Written task 1:
Copy everything in the parliamentary debate text from "THE SOLICITOR GENERAL" down to "from his rent.", word for word.

Article:
******
THE SOLICITOR GENERAL

held that the clause did not impose any new charge, because the Bill by another clause—Clause 19—provided that all these rights should be assessed, and that where the owner was not occupier, the occupier should be entitled to deduct the rates from his rent.

MR. SPEAKER

The question raised upon the point of Order is one of great difficulty and complexity; but, according to the best judgment I can give on the matter, it appears that the Amendments of the right hon. Gentleman (Mr. Stansfeld), so far as they relate to matters affecting the rating of property other than the rights of sporting, do not infringe upon the rules of the House. With regard to such Amendments, therefore, there is no necessity to recommit the Bill; but it appears to me that there is great force in the point raised by the right hon. Gentleman (Mr. Dodson), and that the incidence of the rate with respect to the right of sporting, as imposed by the Committee, is varied by the Amendment of the right hon. Gentleman the President of the Local Government Board. Therefore, according to the Standing Orders of the House, the Bill should be recommitted in respect of Clause 3. I submit that view to the judgment of the House.
******
Written task 2:
Repeat, word for word, everything in the records from their start down to the line containing "which is closest to the viewer?". Leave the pictures out of your answer.

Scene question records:
******
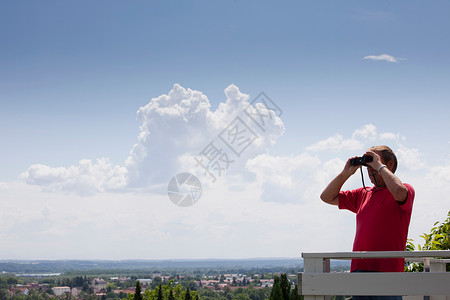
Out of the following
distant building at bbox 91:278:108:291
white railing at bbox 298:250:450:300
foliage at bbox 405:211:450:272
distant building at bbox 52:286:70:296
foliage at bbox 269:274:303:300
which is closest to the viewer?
white railing at bbox 298:250:450:300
******
Task result 1:
THE SOLICITOR GENERAL

held that the clause did not impose any new charge, because the Bill by another clause—Clause 19—provided that all these rights should be assessed, and that where the owner was not occupier, the occupier should be entitled to deduct the rates from his rent.

Task result 2:
Out of the following
distant building at bbox 91:278:108:291
white railing at bbox 298:250:450:300
foliage at bbox 405:211:450:272
distant building at bbox 52:286:70:296
foliage at bbox 269:274:303:300
which is closest to the viewer?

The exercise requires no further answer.